### Check your understanding:
- 1) In the post on writing integers as sums of Fibonacci numbers, what extra requirement makes the decomposition unique?
- 2) Continue the post on writing integers as sums of Fibonacci numbers from its last line onward.

### Text:
* * * * * * * * *

Every positive integer can be written as the sum of distinct Fibonacci numbers. For example, 10 = 8 + 2, the sum of the fifth Fibonacci number and the second.

This decomposition is unique if you impose the extra requirement that consecutive Fibonacci numbers are not allowed. [1] It’s easy to see that the rule against consecutive Fibonacci numbers is necessary for uniqueness. It’s not as easy to see that the rule is sufficient.

Every Fibonacci number is itself the sum of two consecutive Fibonacci numbers—that’s how they’re defined—so clearly there are at least two ways to write a Fibonacci number as the sum of Fibonacci numbers, either just itself or its two predecessors. In the example above, 8 = 5 + 3 and so you could write 10 as 5 + 3 + 2.

The *n*th Fibonacci number is approximately φ^{n}/√5 where φ = 1.618… is the golden ratio. So you could think of a Fibonacci sum representation for *x* as roughly a base φ representation for √5*x*.

You can find the Fibonacci representation of a number *x* using a greedy algorithm: Subtract the largest Fibonacci number from *x* that you can, then subtract the largest Fibonacci number you can from the remainder, etc.

Programming exercise: How would you implement a function that finds the largest Fibonacci number less than or equal to its input? Once you have this it’s easy to write a program to find Fibonacci representations.

* * *

[1] This is known as Zeckendorf’s theorem, published by E. Zeckendorf in 1972. However, C. G. Lekkerkerker had published the same result 20 years earlier.

Hi John,

looks like you have a typo in the 3rd paragraph, I think you meant 10 = 5 + 3 + 2.

Kevin

Thanks. Fixed.

I can’t find Lekkerkerker’s 1951 paper, nor Zeckendorf 1972 but my understanding is that Zeckendorf discovered his theorem in 1939. David Daykin’s 1960 JLMS paper on the subject says “Zeckendorf’s proof is given by C. G. Lekkerkerka (sic)”. Lekkerkerker’s paper, I understand, went on to present a theorem on the average number of summands in a Zeckendorf representation.

That Zeckendorf’s theorem dates to 1939 is also supported by Kimberling, “Edouard Zeckendorf” Fibonacci Quart. , 36 (1998) p. 416

I could use the approximation for the n-th Fibonacci number you gave for the exercise and calculate:

x = log(input * sqrt(5)) / log(phi)

* * * * * * * * *

### Data extract:

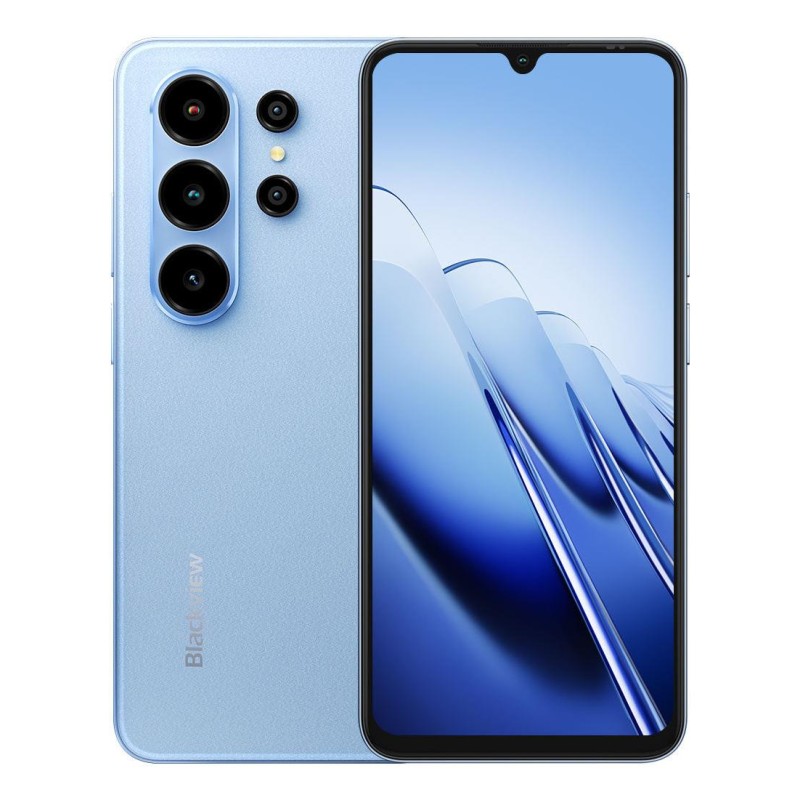 MOBILE PHONE WAVE 10/8/128GB BLUE BLACKVIEW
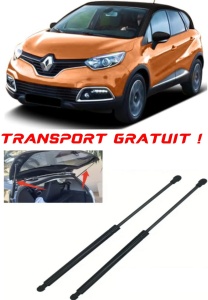 RENAULT CAPTUR I (J5_, H5_) - Set 2 amortizoare pentru portbagaj / haion compatibil cu RENAULT CAPTUR I (J5_, H5_) fabricat 2013 – 2019 accesorii pentru autoturismul tau - masina v27644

* * * * * * * * *

### Results for each task:
- 1) Consecutive Fibonacci numbers are not allowed.

- 2)
Now take the precise formula by Binet/Moivre:

fib(n) = (phi^n – (1 – phi)^n) / sqrt(5)

If fib(ceil(x)) equals the input, than that’s the solution, otherwise it’s fib(floor(x)).

By the way, this numbering system makes a great alternative to Elias codes for compressing integers. Base-Fibonacci numbers greater than zero have a “canonical” form where there is a 1 in the leftmost place, and there are no two consecutive “1” digits. The first few are 1, 10, 100, 101, 1000, 1001, 1010, 10000.

If you reverse the digits and add a trailing 1, you have a canonical prefix-free encoding of the positive integers: 11, 011, 0011, 1011, 00011, 10011, 01011 etc.

One advantage of this system is that unlike the other logarithmic codes, you can detect the code boundaries without having to decode them; the code boundaries are exactly the double-1’s.

The previous binary observation could be used to find the largest Fibonacci term. Observing the binary representation of the input, go from LSB to MSB, and remove appropriate 1 bits whenever there are repeated sequences of 1 bits. It’s important to turn ones into zero bits such that you keep the largest number afterwards.

Nice Post !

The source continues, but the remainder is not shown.